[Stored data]
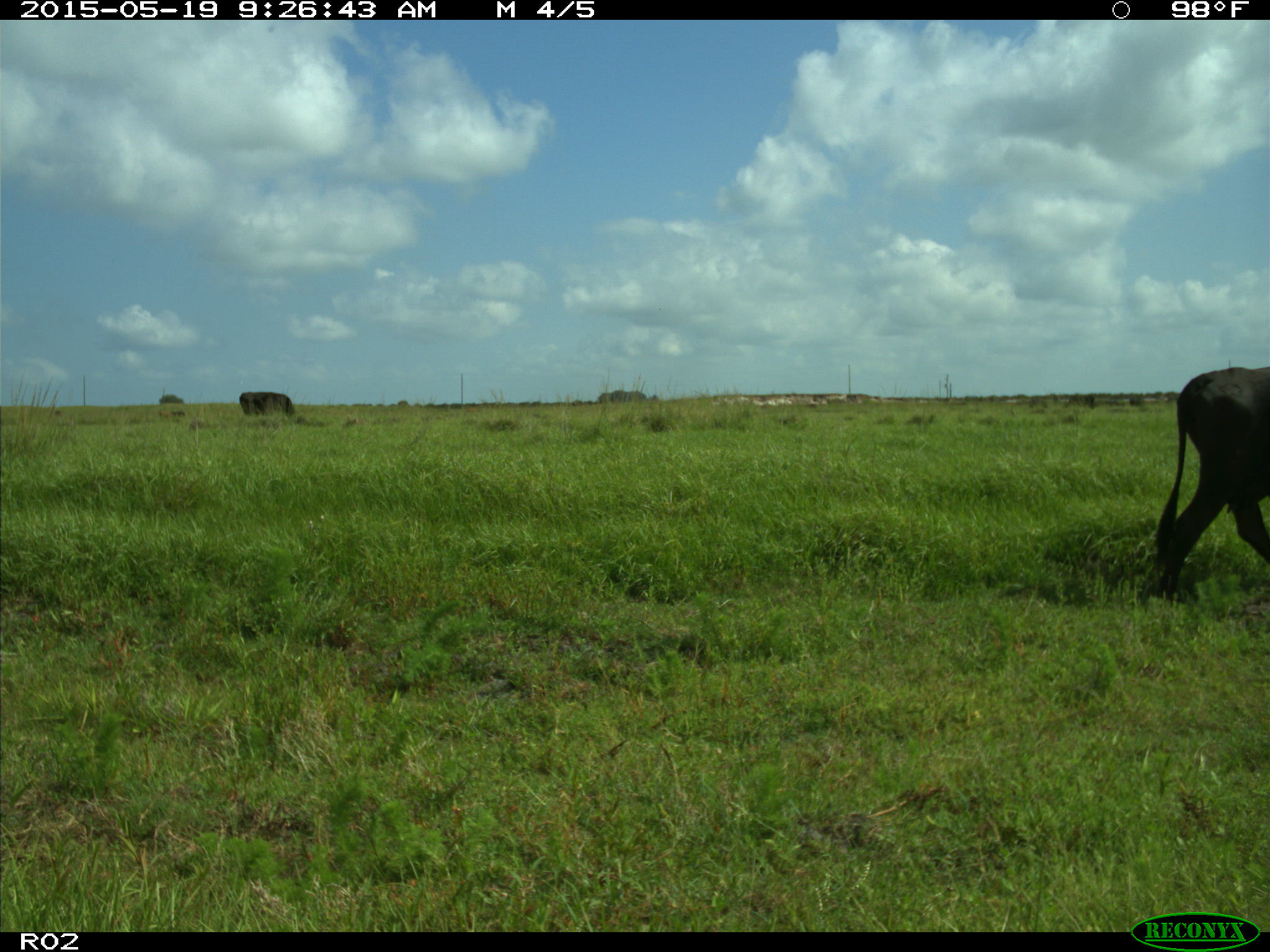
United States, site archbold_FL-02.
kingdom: Animalia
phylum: Chordata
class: Mammalia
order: Artiodactyla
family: Bovidae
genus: Bos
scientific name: Bos taurus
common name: domestic cow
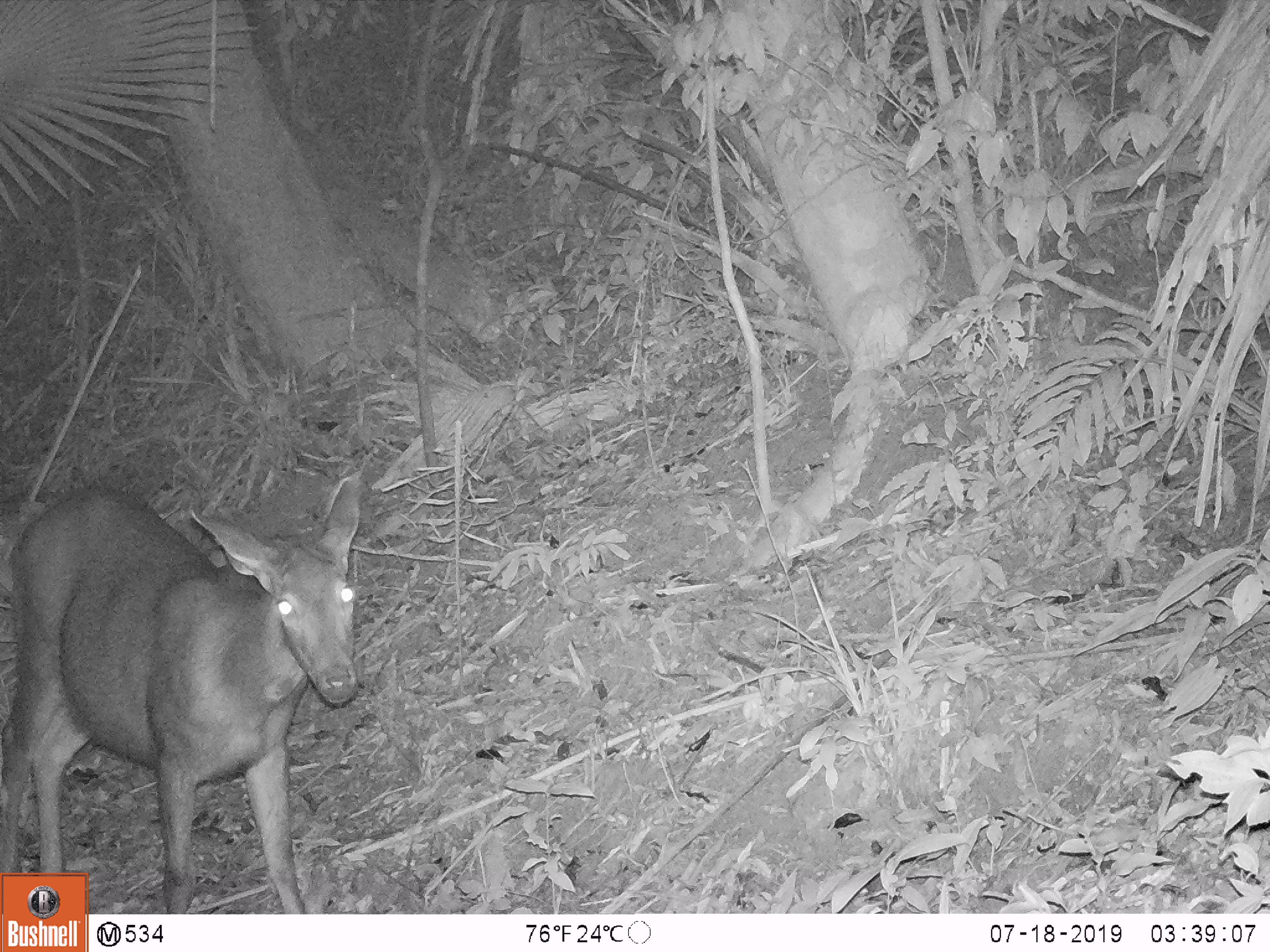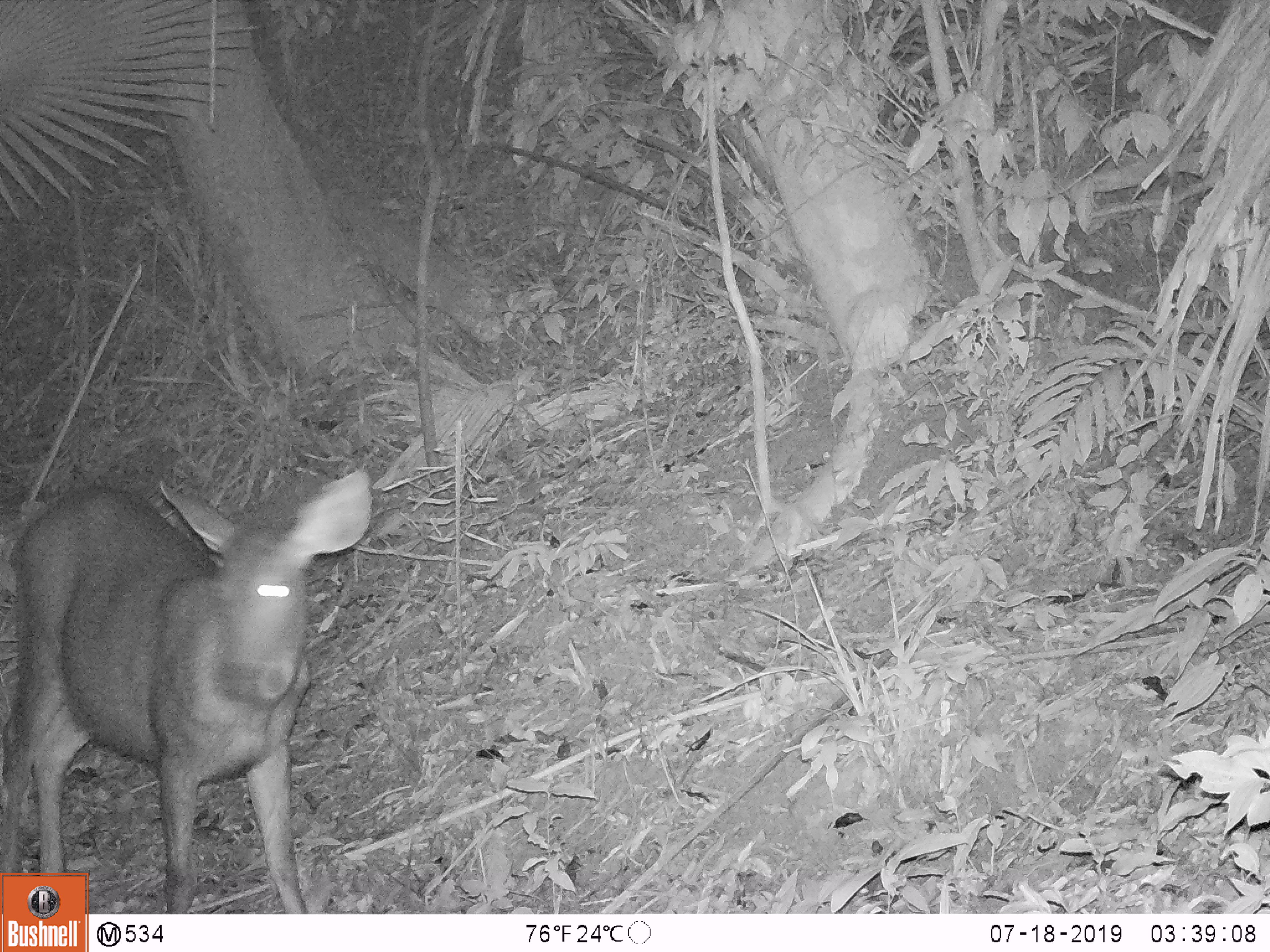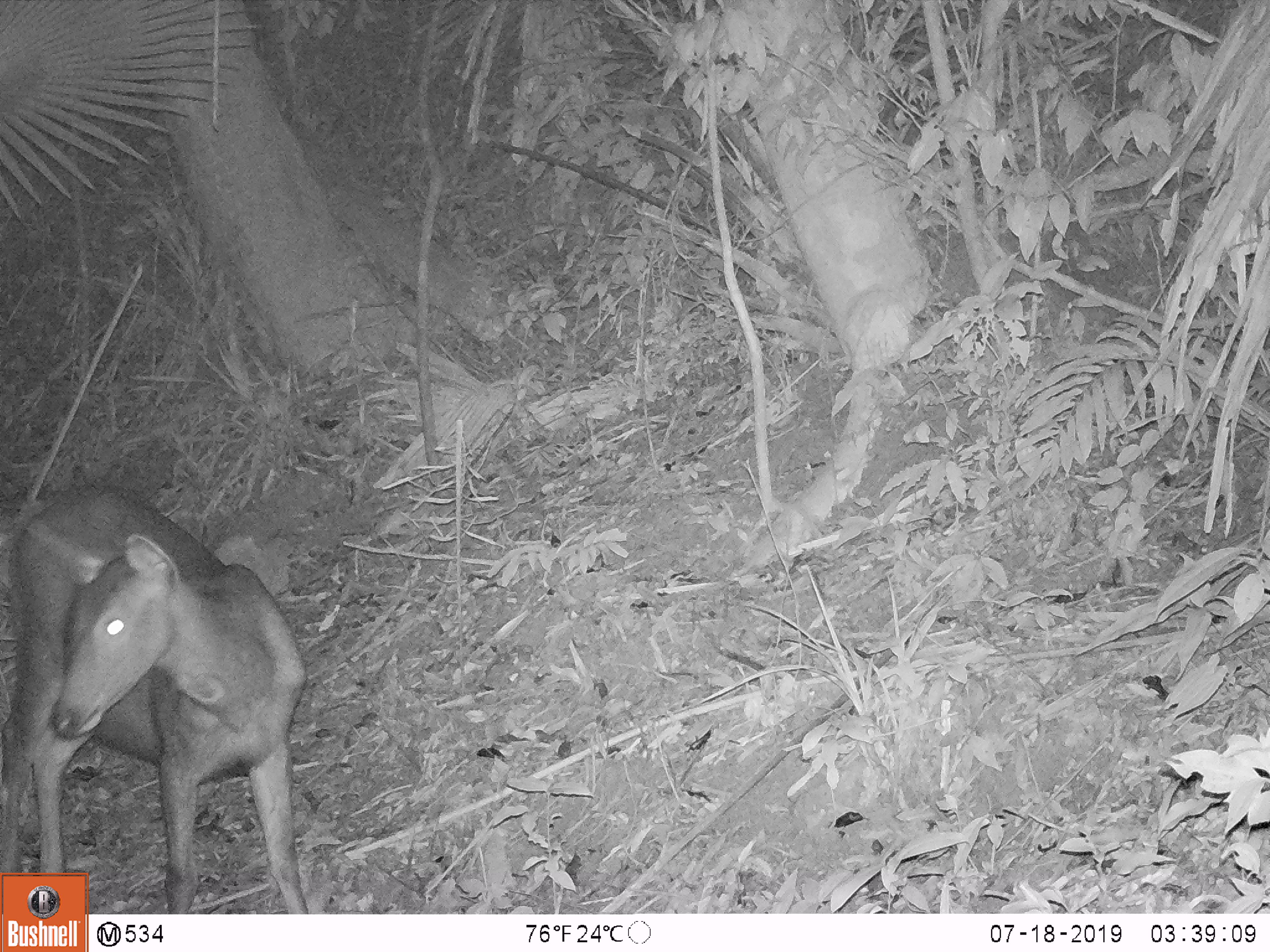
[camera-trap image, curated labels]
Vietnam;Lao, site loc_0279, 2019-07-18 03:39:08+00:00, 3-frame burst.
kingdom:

# WORK REQUEST
Would you please repeat all the data word for word, but without the pictures?

# EXERCISE SOLUTION
United States, site archbold_FL-02.
kingdom: Animalia
phylum: Chordata
class: Mammalia
order: Artiodactyla
family: Bovidae
genus: Bos
scientific name: Bos taurus
common name: domestic cow
[camera-trap image, curated labels]
Vietnam;Lao, site loc_0279, 2019-07-18 03:39:08+00:00, 3-frame burst.
kingdom:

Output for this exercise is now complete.